Da svolgere –
1) Indica se ciascuna affermazione concorda con il brano su «La vita facile», rispondendo sì o no e citando testualmente le parole decisive. (a) Richard Price ha sceneggiato «Clockers». (b) Il problema di votazione nasce con i libri che non sono dispiaciuti ma non hanno convinto del tutto. (c) Richard Price ha vinto un Oscar.
2) Trascrivi fedelmente il passo del brano su «La vita facile» che va da «Chi frequenta Anobii» fino a «ne avessi uno).» compreso.

Brano di testo –
____________________

Chi frequenta Anobii lo sa bene: a volte (piuttosto spesso, a dire il vero) appena terminata la lettura di un libro ti ritrovi a domandarti: “E a questo, quante stelline posso dare?”. Naturale che non capiti nè con i capolavori assoluti (per i quali cinque stelle sembrano perfino poche) nè con quei romanzi da cui ti sei lasciato sedurre dalla sinossi in quarta di copertina (e che vorresti utilizzare per accendere il camino, se mai ne avessi uno).
No, i libri che ti provocano il problema di votazione sono sempre quelli che non ti sono dispiaciuti e, assieme, non ti hanno convinto del tutto.
Ecco, io mi sto domandando da un paio di giorni quante stelle darò a “La vita facile” di Richard Price, autore noto per aver dato alle stampe “Clockers” (da cui fu tratto un film di Spike Lee) e per aver sceneggiato “Il colore dei soldi”, ricevendo anche una nomination all’Oscar. Minimo comun denominatore nell’opera narrativa di Price sono l’ambientazione, assolutamente americana e decisamente newyorkese, ed una attenzione costante per gli abitanti più disagiati – e non ci riferiamo al solo lato economico – della grande metropoli.

____________________

Righe da un dataset di segmentazione:
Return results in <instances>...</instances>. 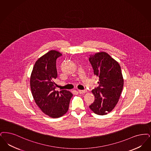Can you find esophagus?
Segmentation results:
<instances>
[{
    "label": "esophagus",
    "mask_w": 151,
    "mask_h": 151,
    "mask_svg": "<svg viewBox=\"0 0 151 151\" xmlns=\"http://www.w3.org/2000/svg\"><path fill=\"white\" fill-rule=\"evenodd\" d=\"M78 91L80 94H84L86 93V91L85 90H78Z\"/></svg>",
    "instance_id": "obj_1"
}]
</instances>
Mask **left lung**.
Returning <instances> with one entry per match:
<instances>
[{
    "label": "left lung",
    "instance_id": "left-lung-1",
    "mask_svg": "<svg viewBox=\"0 0 151 151\" xmlns=\"http://www.w3.org/2000/svg\"><path fill=\"white\" fill-rule=\"evenodd\" d=\"M89 62L94 74L99 77V86L92 90L94 102L89 106L96 114H107L115 108L124 86V79L119 63L108 53L101 52L90 55Z\"/></svg>",
    "mask_w": 151,
    "mask_h": 151
}]
</instances>
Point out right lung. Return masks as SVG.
Instances as JSON below:
<instances>
[{
    "label": "right lung",
    "mask_w": 151,
    "mask_h": 151,
    "mask_svg": "<svg viewBox=\"0 0 151 151\" xmlns=\"http://www.w3.org/2000/svg\"><path fill=\"white\" fill-rule=\"evenodd\" d=\"M62 55L52 50L36 60L30 77L31 93L38 107L52 118L65 115L73 94L66 90L55 91L54 80L57 77L56 60Z\"/></svg>",
    "instance_id": "add662e5"
}]
</instances>
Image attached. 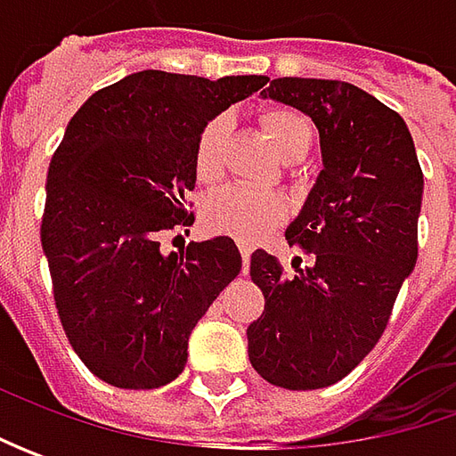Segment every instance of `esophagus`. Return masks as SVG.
Segmentation results:
<instances>
[{
    "label": "esophagus",
    "instance_id": "1",
    "mask_svg": "<svg viewBox=\"0 0 456 456\" xmlns=\"http://www.w3.org/2000/svg\"><path fill=\"white\" fill-rule=\"evenodd\" d=\"M240 258H243V272H246L248 264H251V248L248 246H240Z\"/></svg>",
    "mask_w": 456,
    "mask_h": 456
}]
</instances>
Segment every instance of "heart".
Wrapping results in <instances>:
<instances>
[{
	"mask_svg": "<svg viewBox=\"0 0 456 456\" xmlns=\"http://www.w3.org/2000/svg\"><path fill=\"white\" fill-rule=\"evenodd\" d=\"M258 124L269 136L272 147L284 162H299L312 147L314 126L302 111L289 106H272L258 114ZM228 116H213L202 124L192 150L195 177L202 184H216L225 169V142H228ZM287 218V202L276 192L251 190L231 184L205 202V223L210 231L240 240L256 243L276 231Z\"/></svg>",
	"mask_w": 456,
	"mask_h": 456,
	"instance_id": "heart-1",
	"label": "heart"
}]
</instances>
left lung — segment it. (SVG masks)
Segmentation results:
<instances>
[{"label": "left lung", "instance_id": "8db88e82", "mask_svg": "<svg viewBox=\"0 0 456 456\" xmlns=\"http://www.w3.org/2000/svg\"><path fill=\"white\" fill-rule=\"evenodd\" d=\"M264 96L312 116L324 169L287 243L312 256L289 276L258 248L251 279L264 312L248 324V360L279 388L312 391L347 376L380 340L419 256L424 175L409 126L345 80L273 78Z\"/></svg>", "mask_w": 456, "mask_h": 456}]
</instances>
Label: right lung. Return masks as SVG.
I'll use <instances>...</instances> for the list:
<instances>
[{
	"mask_svg": "<svg viewBox=\"0 0 456 456\" xmlns=\"http://www.w3.org/2000/svg\"><path fill=\"white\" fill-rule=\"evenodd\" d=\"M132 73L70 118L47 169L40 238L65 338L116 388H159L183 373L187 340L240 272L233 238L159 251L195 223L192 150L202 124L266 86Z\"/></svg>",
	"mask_w": 456,
	"mask_h": 456,
	"instance_id": "add662e5",
	"label": "right lung"
}]
</instances>
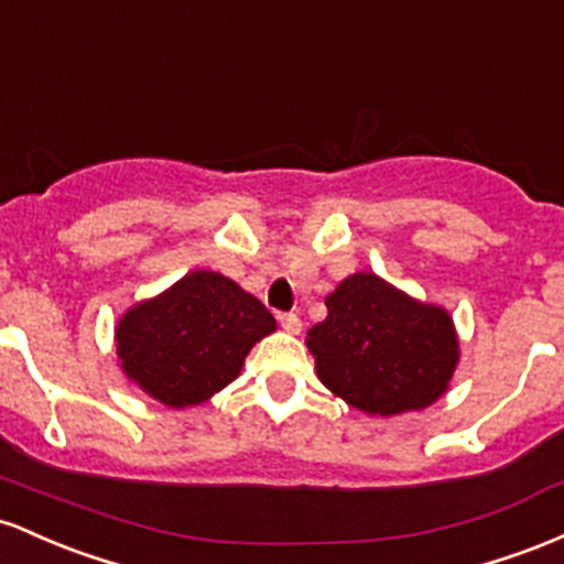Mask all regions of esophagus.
<instances>
[{
  "mask_svg": "<svg viewBox=\"0 0 564 564\" xmlns=\"http://www.w3.org/2000/svg\"><path fill=\"white\" fill-rule=\"evenodd\" d=\"M280 325L284 327V330L293 333V335L301 333V319H299V314H280Z\"/></svg>",
  "mask_w": 564,
  "mask_h": 564,
  "instance_id": "34e87169",
  "label": "esophagus"
}]
</instances>
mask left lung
Returning <instances> with one entry per match:
<instances>
[{
	"mask_svg": "<svg viewBox=\"0 0 564 564\" xmlns=\"http://www.w3.org/2000/svg\"><path fill=\"white\" fill-rule=\"evenodd\" d=\"M308 330L319 381L367 415L421 410L447 391L458 335L442 306L421 303L370 271L346 276Z\"/></svg>",
	"mask_w": 564,
	"mask_h": 564,
	"instance_id": "left-lung-1",
	"label": "left lung"
}]
</instances>
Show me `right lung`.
Listing matches in <instances>:
<instances>
[{
  "label": "right lung",
  "mask_w": 564,
  "mask_h": 564,
  "mask_svg": "<svg viewBox=\"0 0 564 564\" xmlns=\"http://www.w3.org/2000/svg\"><path fill=\"white\" fill-rule=\"evenodd\" d=\"M276 330L261 301L218 271H192L117 325L122 372L167 408L210 400L242 370L252 346Z\"/></svg>",
  "instance_id": "obj_1"
}]
</instances>
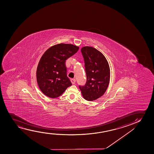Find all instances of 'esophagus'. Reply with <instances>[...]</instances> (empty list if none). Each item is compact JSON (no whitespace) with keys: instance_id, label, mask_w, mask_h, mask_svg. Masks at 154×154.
I'll return each instance as SVG.
<instances>
[{"instance_id":"34e87169","label":"esophagus","mask_w":154,"mask_h":154,"mask_svg":"<svg viewBox=\"0 0 154 154\" xmlns=\"http://www.w3.org/2000/svg\"><path fill=\"white\" fill-rule=\"evenodd\" d=\"M70 81H71V82H72V84H75V83L76 82V80L75 79H70Z\"/></svg>"}]
</instances>
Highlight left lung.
Returning <instances> with one entry per match:
<instances>
[{
	"label": "left lung",
	"mask_w": 154,
	"mask_h": 154,
	"mask_svg": "<svg viewBox=\"0 0 154 154\" xmlns=\"http://www.w3.org/2000/svg\"><path fill=\"white\" fill-rule=\"evenodd\" d=\"M84 58L87 81L84 86H79L82 97L93 101L101 97L107 89L110 81V68L105 56L93 47L81 49Z\"/></svg>",
	"instance_id": "obj_1"
}]
</instances>
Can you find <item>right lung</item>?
Wrapping results in <instances>:
<instances>
[{
    "label": "right lung",
    "mask_w": 154,
    "mask_h": 154,
    "mask_svg": "<svg viewBox=\"0 0 154 154\" xmlns=\"http://www.w3.org/2000/svg\"><path fill=\"white\" fill-rule=\"evenodd\" d=\"M78 49L76 45L60 43L51 47L42 55L37 68L36 78L40 91L47 97H59L72 85L67 75L66 61Z\"/></svg>",
    "instance_id": "right-lung-1"
}]
</instances>
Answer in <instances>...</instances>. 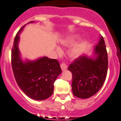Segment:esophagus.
<instances>
[{"mask_svg": "<svg viewBox=\"0 0 121 121\" xmlns=\"http://www.w3.org/2000/svg\"><path fill=\"white\" fill-rule=\"evenodd\" d=\"M60 67H61V69L63 71L67 69V65H65L64 63H62L61 64H60Z\"/></svg>", "mask_w": 121, "mask_h": 121, "instance_id": "1", "label": "esophagus"}]
</instances>
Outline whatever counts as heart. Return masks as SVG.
Returning a JSON list of instances; mask_svg holds the SVG:
<instances>
[{"label": "heart", "instance_id": "obj_1", "mask_svg": "<svg viewBox=\"0 0 121 121\" xmlns=\"http://www.w3.org/2000/svg\"><path fill=\"white\" fill-rule=\"evenodd\" d=\"M78 39L77 36H72V37H67L65 39L62 40L61 41V44L64 46H69L70 45H73V43H75ZM86 43L84 42H81L77 45L74 46L73 48L70 50L69 52V56L72 57V58L75 59L76 57H79L81 55L82 52V50L84 49V46H85ZM56 51L58 54H61L62 51L59 48H56Z\"/></svg>", "mask_w": 121, "mask_h": 121}]
</instances>
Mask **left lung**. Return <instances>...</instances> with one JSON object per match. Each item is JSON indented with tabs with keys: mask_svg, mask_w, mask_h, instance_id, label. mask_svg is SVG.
<instances>
[{
	"mask_svg": "<svg viewBox=\"0 0 121 121\" xmlns=\"http://www.w3.org/2000/svg\"><path fill=\"white\" fill-rule=\"evenodd\" d=\"M94 56H80L68 68L72 73L73 94L80 99H87L97 93L107 77L108 54L102 36L94 48Z\"/></svg>",
	"mask_w": 121,
	"mask_h": 121,
	"instance_id": "left-lung-1",
	"label": "left lung"
}]
</instances>
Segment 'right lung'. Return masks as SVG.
<instances>
[{
  "label": "right lung",
  "mask_w": 121,
  "mask_h": 121,
  "mask_svg": "<svg viewBox=\"0 0 121 121\" xmlns=\"http://www.w3.org/2000/svg\"><path fill=\"white\" fill-rule=\"evenodd\" d=\"M30 21L28 24L32 23ZM22 26L14 37L11 51V65L17 85L29 97L36 100L48 99L53 93L54 83L62 70L57 60L47 57L35 60L23 62L18 48L19 34Z\"/></svg>",
  "instance_id": "right-lung-1"
}]
</instances>
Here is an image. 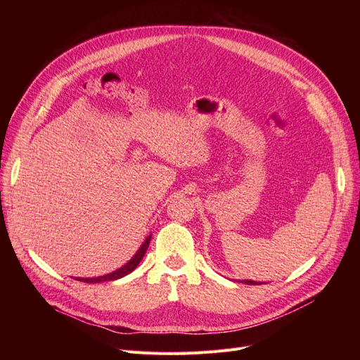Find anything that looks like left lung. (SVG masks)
<instances>
[{
	"mask_svg": "<svg viewBox=\"0 0 360 360\" xmlns=\"http://www.w3.org/2000/svg\"><path fill=\"white\" fill-rule=\"evenodd\" d=\"M242 283H245V285H259L258 281H254V280H243Z\"/></svg>",
	"mask_w": 360,
	"mask_h": 360,
	"instance_id": "obj_1",
	"label": "left lung"
}]
</instances>
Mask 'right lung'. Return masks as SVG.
Here are the masks:
<instances>
[{
    "label": "right lung",
    "mask_w": 360,
    "mask_h": 360,
    "mask_svg": "<svg viewBox=\"0 0 360 360\" xmlns=\"http://www.w3.org/2000/svg\"><path fill=\"white\" fill-rule=\"evenodd\" d=\"M150 239H151V235L147 236V239L143 242V245L140 247V250L136 252V255L132 257V258L125 264V266L121 267L120 270L113 271V273H110V274H106V276H101V277H91V278H84V277L82 278V277H80V278H75V280L84 281V283H102V281H109V280H118V278H121V277L129 274L131 271H134V270L137 269L140 261L143 259V257H144V254H146V251H147V248H148Z\"/></svg>",
    "instance_id": "1"
}]
</instances>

____________________

Soluzioni –
1)
(a) No: «per aver sceneggiato “Il colore dei soldi”».
(b) Sì: «i libri che ti provocano il problema di votazione sono sempre quelli che non ti sono dispiaciuti e, assieme, non ti hanno convinto del tutto».
(c) No: «ricevendo anche una nomination all’Oscar».

2)
Chi frequenta Anobii lo sa bene: a volte (piuttosto spesso, a dire il vero) appena terminata la lettura di un libro ti ritrovi a domandarti: “E a questo, quante stelline posso dare?”. Naturale che non capiti nè con i capolavori assoluti (per i quali cinque stelle sembrano perfino poche) nè con quei romanzi da cui ti sei lasciato sedurre dalla sinossi in quarta di copertina (e che vorresti utilizzare per accendere il camino, se mai ne avessi uno).